Of course, longtime Doctor Who fans know that, no matter his incarnation, the Doctor has never been great with things like boundaries or puzzles he can’t seem to solve. And in many ways, this is a story about both those things.

“No sooner does he find a companion who’s not impressed by him than he can’t operate his TARDIS. It’s very bad timing,” Davies says. “I think Ruby would have put up with it and just written it off as one of his foibles. But Belinda’s not having it. And he can’t get [her] back home, and that drives him mad. He ends up building a device called the Vindicator that will pull them back to Planet Earth on the right date. But at the same time, it goes bigger than that.” 

Davies is particularly excited about the payoff to this arc, which he calls a “spectacular conclusion” and says took a “tremendous” amount of coordination between the BBC and Disney+ to pull off. (For those who haven’t noticed yet, the season’s seventh episode will premiere on May 24th—the same date Belinda herself is trying to return to in the world of the show.)

“The TARDIS keeps bounding off that date, off May 24th,” Davies explains. “Within one episode, the Doctor has basically worked out that if they can’t get back to Earth on that day, something has happened to Earth on that date. And that’s the planet he loves. That really is his home, and that threat underscores a lot of his fears throughout this story and this season.
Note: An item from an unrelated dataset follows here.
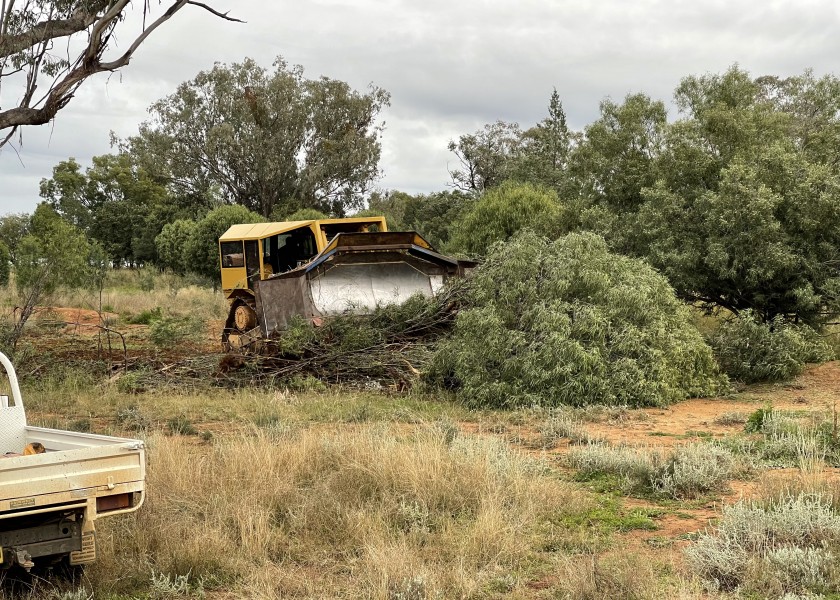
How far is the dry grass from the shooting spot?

That does reach a shattering climax in episodes seven and eight, a big two-part finale where all his fears come home to roost.”

Even when it doesn’t necessarily intend to be, Doctor Who is a show that’s inherently aspirational, and more than a bit political, using all of time and space to wrestle with issues that are uniquely “reflective” of our modern moment. Gatwa is not only the first Black man to play the Doctor but the first openly queer actor to do so. Now, with Sethu, they’re the first TARDIS team comprised entirely of people of color, a fact that really shouldn’t be as groundbreaking as it is.
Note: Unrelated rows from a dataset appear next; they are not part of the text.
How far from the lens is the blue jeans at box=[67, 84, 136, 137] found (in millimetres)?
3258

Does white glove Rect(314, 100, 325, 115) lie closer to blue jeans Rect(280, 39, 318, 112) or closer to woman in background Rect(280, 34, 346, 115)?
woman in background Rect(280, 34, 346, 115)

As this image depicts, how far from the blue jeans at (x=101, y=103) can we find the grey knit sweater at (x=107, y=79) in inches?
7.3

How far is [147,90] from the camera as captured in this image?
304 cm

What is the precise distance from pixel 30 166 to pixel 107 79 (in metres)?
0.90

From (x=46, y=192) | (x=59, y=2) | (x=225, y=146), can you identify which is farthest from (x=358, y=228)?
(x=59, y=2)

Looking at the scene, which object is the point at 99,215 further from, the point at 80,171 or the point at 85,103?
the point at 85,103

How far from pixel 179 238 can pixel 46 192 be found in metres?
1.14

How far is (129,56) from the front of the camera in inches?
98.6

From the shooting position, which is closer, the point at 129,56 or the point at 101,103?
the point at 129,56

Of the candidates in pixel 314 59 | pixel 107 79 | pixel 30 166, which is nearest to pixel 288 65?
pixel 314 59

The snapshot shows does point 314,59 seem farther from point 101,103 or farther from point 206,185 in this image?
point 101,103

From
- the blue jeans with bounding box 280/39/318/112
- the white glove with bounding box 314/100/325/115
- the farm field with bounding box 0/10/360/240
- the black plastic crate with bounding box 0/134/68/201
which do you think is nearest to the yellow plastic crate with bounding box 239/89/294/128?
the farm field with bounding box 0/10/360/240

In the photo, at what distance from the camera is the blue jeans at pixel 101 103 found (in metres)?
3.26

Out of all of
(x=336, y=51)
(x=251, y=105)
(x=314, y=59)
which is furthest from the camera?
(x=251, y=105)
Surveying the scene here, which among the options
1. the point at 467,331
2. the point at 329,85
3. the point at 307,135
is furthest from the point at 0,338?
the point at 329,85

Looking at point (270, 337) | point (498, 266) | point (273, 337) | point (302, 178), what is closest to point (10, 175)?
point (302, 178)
“From what I understand Doctor Who has always been a reflection of society, so I think it’s great we’re still reflecting that here,” Sethu says.
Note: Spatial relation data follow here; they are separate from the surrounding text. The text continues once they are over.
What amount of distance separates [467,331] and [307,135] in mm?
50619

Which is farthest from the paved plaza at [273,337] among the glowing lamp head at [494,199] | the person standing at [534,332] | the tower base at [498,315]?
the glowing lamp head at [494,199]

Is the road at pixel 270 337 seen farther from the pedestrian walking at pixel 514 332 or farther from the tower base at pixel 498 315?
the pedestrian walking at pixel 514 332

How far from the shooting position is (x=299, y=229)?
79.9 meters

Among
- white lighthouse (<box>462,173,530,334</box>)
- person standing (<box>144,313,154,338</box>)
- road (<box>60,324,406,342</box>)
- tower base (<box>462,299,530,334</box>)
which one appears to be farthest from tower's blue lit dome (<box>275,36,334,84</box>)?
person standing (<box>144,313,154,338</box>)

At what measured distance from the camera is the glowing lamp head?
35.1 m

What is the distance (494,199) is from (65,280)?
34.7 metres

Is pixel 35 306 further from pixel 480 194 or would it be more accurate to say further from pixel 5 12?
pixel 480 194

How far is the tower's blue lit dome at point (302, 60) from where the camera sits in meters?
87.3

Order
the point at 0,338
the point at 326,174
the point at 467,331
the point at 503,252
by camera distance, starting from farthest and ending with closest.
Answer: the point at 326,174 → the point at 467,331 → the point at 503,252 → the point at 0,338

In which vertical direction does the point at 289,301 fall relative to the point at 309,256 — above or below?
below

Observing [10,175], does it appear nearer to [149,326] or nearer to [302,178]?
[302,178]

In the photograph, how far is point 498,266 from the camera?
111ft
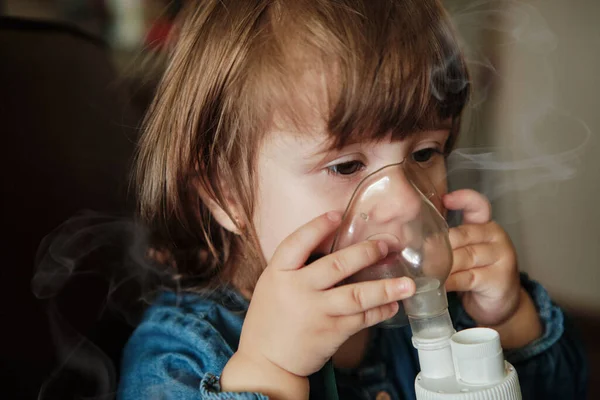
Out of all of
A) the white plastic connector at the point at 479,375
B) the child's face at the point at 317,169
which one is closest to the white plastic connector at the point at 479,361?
the white plastic connector at the point at 479,375

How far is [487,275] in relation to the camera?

“It’s really great. It’s cool to be two people of color leading this show and leading the TARDIS and being at the helm of it,” Gatwa adds. “But also we often say that we look forward to a day when it’s just not significant at all.”

To Sethu’s point, this modern relevance isn’t exactly a new development in the history of the show. In the Season 6 episode “The Doctor’s Wife,” the TARDIS (in borrowed human form) tells the Doctor that while she may not have always taken him where he wanted to go, she’s always taken him where he needed to go. And Doctor Who itself is much the same.

“I think this, right now, is where we need to go,” Davies says when asked how a similar metaphor might be applied to the show itself. “I think you have to look at the date and say, it’s 2025, and that’s what I want to see on the screen is something relevant to 2025.I mean, Doctor Who’s been doing robots since forever. He’s had a robot dog called K-9. Tom Baker met a robot that was so big he was literally called the Giant Robot. But now it’s 2025, so if you’re going to meet a robot, you’re going to talk about AI. You can’t not. Those letters are in the air. I don’t have to sit here and think, “Shall I put that in the script? Is that a topical theme?” It’s simply as natural as breathing.” 

But, for Davies, that relevance is a big point of the stories that his Doctor Who likes to tell. 

The nature of science fiction—and I’m teaching you something you already know—exists as a lens on the modern world,” he continues. “The only reason science fiction exists is to say things. The only reason literature exists is to talk about now. That’s what fiction does. It’s very, very hard to think of a form of fiction that doesn’t have something to say about the world. So I just keep doing that—putting the modern world onto the page.”